------ Fragmento

# Kleider, Kleidung, angezogen



## Jiuman

Hola:

Ich Verstehe nicht das Unterschied zwischen diese Wörter.
En Español tenemos ropa y vestido pero el uso creo que no se corresponde.

¿Cuáles son las diferencias?

Danke im Voraus!


----------



## Alohomora

Puede que me equivoque, pero creo que la diferencia es la siguiente:

- Kleid (plural Kleider) es tanto "vestido" (preda femenina) como "ropa" en general.
- Kleidung se refiere también a "ropa" en general.
- angezogen no es un sustantivo, sino el participio de "anziehen", por lo que se podría traducir por "vestido" en oraciones como "Iba vestido de punta en blanco".

Espero que te sirva, aunque el alemán no es mi especialidad...

------------

**Problema 1:** Según el fragmento, ¿de qué verbo es participio la palabra "angezogen"?
**Problema 2:** Enumera todos los términos alemanes que aparecen en la explicación de Alohomora dentro del fragmento.
**Problema 3:** Cita textualmente la parte del fragmento que empieza con las palabras que contienen "# Kleider, Kleidung, angezogen" y termina con "Danke im Voraus!".

------ Datos aportados

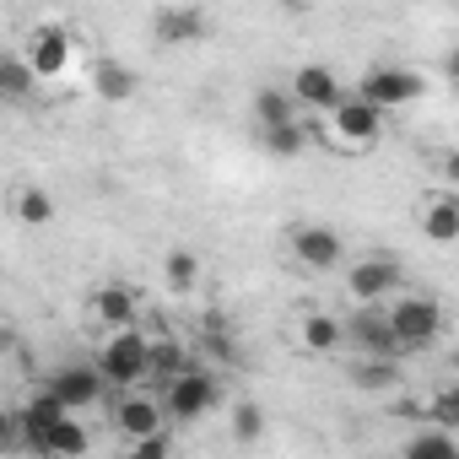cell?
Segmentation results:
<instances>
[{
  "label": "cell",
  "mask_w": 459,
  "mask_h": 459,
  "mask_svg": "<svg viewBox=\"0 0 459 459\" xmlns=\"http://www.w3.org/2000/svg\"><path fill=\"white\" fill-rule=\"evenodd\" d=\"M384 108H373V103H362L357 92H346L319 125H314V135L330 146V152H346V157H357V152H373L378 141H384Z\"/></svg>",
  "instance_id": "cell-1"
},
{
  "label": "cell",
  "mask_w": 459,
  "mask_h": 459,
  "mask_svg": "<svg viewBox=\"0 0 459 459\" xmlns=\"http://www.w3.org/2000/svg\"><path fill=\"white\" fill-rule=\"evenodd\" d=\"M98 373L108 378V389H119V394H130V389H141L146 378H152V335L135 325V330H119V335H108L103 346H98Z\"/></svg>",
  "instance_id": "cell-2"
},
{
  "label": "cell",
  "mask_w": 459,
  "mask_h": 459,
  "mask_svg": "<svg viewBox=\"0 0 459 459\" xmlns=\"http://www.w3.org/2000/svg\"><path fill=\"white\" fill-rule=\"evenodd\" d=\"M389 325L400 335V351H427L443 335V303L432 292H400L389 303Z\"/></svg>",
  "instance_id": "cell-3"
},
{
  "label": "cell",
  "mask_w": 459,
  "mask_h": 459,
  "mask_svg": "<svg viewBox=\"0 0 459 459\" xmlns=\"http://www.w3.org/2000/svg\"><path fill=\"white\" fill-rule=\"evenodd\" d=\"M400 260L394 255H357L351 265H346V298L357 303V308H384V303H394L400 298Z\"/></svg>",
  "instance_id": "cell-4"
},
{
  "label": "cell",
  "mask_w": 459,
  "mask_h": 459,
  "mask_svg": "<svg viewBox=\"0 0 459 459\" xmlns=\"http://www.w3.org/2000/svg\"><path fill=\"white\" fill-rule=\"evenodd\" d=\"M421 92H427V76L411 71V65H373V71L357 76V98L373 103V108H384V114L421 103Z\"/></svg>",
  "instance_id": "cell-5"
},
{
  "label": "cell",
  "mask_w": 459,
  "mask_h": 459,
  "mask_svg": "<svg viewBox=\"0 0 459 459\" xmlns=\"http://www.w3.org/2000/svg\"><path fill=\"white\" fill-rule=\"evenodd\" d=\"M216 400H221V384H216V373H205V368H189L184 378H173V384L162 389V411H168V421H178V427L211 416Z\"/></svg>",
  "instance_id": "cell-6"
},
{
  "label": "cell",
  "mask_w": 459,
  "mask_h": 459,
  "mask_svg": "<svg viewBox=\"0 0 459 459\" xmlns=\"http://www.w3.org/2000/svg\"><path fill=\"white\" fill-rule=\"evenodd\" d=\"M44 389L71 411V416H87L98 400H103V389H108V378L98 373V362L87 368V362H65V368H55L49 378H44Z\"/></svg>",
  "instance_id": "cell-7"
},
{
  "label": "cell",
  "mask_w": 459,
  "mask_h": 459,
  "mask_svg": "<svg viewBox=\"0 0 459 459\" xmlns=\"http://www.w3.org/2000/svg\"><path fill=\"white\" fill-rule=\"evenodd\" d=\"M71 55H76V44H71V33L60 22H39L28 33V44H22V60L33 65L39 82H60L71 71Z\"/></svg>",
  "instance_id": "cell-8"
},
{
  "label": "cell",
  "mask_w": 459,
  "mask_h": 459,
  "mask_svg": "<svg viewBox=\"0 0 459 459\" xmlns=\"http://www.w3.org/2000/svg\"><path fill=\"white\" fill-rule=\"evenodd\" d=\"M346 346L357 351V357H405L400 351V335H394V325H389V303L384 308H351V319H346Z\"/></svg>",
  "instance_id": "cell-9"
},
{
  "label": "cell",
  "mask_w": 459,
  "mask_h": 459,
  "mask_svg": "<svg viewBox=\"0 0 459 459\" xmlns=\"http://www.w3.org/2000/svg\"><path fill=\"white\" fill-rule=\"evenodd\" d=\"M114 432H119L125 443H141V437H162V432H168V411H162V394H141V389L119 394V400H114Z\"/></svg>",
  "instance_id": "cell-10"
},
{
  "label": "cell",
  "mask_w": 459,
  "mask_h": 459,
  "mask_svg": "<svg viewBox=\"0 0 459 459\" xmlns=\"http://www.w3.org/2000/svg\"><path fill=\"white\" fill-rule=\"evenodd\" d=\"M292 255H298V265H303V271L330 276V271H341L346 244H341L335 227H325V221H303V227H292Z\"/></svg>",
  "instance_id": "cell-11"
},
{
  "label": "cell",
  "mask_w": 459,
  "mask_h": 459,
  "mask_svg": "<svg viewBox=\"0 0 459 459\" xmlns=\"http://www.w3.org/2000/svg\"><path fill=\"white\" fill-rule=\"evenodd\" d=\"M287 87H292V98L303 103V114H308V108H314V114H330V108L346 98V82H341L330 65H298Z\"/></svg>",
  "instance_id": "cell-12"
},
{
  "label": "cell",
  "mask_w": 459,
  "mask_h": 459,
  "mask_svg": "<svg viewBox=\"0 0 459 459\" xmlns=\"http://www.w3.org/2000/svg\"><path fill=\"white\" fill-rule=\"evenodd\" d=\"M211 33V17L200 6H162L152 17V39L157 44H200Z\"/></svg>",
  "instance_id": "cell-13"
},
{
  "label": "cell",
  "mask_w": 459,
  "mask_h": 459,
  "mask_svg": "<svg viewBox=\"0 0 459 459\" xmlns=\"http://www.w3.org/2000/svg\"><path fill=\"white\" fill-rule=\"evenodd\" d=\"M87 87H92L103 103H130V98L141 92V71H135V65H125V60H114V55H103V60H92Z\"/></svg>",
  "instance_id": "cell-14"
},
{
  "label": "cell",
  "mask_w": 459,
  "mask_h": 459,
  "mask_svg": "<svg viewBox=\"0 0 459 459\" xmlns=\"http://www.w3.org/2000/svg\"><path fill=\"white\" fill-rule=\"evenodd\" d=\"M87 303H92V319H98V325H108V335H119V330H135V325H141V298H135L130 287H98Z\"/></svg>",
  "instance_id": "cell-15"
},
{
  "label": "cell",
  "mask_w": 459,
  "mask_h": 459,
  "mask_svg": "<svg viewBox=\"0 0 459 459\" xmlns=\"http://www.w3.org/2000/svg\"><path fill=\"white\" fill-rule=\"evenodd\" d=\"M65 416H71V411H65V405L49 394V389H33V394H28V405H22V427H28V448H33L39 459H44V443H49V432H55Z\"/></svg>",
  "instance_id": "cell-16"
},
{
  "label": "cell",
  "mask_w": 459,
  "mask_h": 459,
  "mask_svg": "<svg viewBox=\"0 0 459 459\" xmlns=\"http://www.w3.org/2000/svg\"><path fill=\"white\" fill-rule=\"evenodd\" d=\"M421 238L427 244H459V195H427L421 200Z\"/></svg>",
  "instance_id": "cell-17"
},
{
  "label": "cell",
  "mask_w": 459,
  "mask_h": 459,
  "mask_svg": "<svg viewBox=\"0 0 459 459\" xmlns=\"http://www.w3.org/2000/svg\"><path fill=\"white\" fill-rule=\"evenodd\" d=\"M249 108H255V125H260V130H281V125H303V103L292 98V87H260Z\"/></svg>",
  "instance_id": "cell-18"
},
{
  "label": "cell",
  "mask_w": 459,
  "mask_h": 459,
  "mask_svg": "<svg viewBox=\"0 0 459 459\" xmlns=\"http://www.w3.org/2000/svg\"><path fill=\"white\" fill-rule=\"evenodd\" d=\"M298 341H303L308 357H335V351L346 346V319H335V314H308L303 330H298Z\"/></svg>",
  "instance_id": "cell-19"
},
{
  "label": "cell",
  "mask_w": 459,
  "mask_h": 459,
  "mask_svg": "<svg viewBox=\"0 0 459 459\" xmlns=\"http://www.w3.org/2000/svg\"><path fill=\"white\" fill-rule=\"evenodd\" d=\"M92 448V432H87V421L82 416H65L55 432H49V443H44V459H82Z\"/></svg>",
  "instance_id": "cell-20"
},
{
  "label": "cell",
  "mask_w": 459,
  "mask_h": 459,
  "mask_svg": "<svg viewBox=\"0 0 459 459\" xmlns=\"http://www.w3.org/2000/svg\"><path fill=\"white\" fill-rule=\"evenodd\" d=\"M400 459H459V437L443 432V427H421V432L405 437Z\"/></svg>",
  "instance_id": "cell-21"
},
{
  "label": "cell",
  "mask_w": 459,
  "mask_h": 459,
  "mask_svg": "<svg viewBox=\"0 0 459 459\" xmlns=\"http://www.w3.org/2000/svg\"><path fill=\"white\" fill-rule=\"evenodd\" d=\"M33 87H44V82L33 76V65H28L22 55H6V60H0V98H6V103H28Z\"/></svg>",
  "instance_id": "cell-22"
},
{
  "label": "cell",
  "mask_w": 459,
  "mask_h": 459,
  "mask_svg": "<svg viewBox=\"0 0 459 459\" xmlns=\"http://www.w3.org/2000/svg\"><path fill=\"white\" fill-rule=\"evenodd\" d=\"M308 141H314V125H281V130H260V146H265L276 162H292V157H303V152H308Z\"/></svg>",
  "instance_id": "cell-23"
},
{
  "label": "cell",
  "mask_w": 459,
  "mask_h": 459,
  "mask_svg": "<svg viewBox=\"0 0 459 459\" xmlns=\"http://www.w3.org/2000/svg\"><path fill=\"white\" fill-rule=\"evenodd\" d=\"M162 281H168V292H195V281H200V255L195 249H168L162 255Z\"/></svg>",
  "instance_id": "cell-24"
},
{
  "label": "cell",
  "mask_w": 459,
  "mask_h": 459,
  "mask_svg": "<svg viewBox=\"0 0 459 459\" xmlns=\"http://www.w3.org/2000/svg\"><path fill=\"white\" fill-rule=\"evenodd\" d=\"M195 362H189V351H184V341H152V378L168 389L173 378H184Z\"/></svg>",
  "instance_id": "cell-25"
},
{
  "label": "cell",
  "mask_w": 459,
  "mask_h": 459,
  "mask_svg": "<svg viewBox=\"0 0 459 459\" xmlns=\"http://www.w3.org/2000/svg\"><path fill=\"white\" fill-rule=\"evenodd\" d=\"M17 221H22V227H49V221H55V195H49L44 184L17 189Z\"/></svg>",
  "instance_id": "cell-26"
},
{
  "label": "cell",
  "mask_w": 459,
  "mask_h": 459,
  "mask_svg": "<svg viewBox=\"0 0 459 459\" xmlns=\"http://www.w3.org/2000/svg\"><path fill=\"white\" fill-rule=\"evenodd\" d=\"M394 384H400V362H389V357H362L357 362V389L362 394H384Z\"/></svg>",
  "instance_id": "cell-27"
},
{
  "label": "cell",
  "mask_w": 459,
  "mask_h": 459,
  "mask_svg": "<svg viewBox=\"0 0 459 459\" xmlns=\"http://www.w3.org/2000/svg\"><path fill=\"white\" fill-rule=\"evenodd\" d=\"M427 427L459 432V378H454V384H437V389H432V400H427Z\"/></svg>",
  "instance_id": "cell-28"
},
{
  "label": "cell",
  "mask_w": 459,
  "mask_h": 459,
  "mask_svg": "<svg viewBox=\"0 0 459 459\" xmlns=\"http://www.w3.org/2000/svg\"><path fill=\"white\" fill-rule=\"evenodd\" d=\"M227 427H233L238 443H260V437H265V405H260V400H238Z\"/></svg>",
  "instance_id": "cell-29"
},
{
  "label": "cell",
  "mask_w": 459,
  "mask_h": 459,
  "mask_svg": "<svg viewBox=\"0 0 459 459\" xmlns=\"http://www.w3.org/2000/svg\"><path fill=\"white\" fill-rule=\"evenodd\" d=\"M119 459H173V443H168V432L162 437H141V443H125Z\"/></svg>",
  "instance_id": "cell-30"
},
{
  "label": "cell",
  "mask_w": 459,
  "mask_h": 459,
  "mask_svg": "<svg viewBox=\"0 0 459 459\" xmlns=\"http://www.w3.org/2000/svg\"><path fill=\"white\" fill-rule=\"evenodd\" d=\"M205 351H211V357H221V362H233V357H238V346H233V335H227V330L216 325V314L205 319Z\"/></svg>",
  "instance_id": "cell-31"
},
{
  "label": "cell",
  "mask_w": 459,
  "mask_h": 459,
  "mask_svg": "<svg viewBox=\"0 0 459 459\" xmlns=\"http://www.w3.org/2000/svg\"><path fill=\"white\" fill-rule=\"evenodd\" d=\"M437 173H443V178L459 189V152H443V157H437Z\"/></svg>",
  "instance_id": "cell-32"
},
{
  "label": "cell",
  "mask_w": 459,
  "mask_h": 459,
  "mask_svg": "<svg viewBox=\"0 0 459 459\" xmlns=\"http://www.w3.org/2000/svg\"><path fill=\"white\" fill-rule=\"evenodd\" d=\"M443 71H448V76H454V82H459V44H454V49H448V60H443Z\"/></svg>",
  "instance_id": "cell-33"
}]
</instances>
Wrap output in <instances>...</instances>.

------------
------ Datos aportados

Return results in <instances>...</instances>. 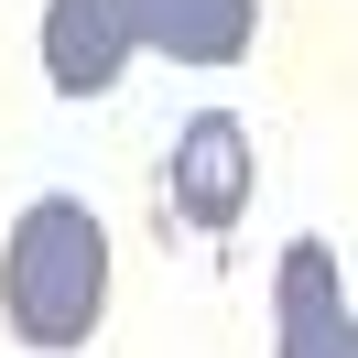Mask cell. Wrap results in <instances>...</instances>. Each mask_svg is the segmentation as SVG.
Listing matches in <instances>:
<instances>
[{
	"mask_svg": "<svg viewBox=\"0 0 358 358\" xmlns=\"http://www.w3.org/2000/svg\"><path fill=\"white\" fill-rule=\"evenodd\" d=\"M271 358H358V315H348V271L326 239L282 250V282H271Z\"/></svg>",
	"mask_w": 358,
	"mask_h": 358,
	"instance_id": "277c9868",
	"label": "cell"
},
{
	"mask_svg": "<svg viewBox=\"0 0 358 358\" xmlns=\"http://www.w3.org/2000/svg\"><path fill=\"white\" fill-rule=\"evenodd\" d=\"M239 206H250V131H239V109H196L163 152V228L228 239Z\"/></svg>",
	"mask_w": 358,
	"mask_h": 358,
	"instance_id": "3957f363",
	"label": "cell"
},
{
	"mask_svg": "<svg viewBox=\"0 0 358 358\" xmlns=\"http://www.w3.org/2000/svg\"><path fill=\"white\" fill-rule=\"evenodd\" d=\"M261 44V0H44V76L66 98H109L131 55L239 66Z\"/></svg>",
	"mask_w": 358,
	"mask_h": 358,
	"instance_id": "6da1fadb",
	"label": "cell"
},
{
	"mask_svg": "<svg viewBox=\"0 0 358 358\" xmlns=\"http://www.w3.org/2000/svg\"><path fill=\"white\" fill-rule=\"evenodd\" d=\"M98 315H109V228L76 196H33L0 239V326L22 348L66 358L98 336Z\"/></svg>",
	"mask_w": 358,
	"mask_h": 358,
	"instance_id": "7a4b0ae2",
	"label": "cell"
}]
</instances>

------------

**Respuesta 1:** Del verbo "anziehen".

**Respuesta 2:** Kleid, Kleider, Kleidung, angezogen y anziehen.

**Respuesta 3:**
# Kleider, Kleidung, angezogen



## Jiuman

Hola:

Ich Verstehe nicht das Unterschied zwischen diese Wörter.
En Español tenemos ropa y vestido pero el uso creo que no se corresponde.

¿Cuáles son las diferencias?

Danke im Voraus!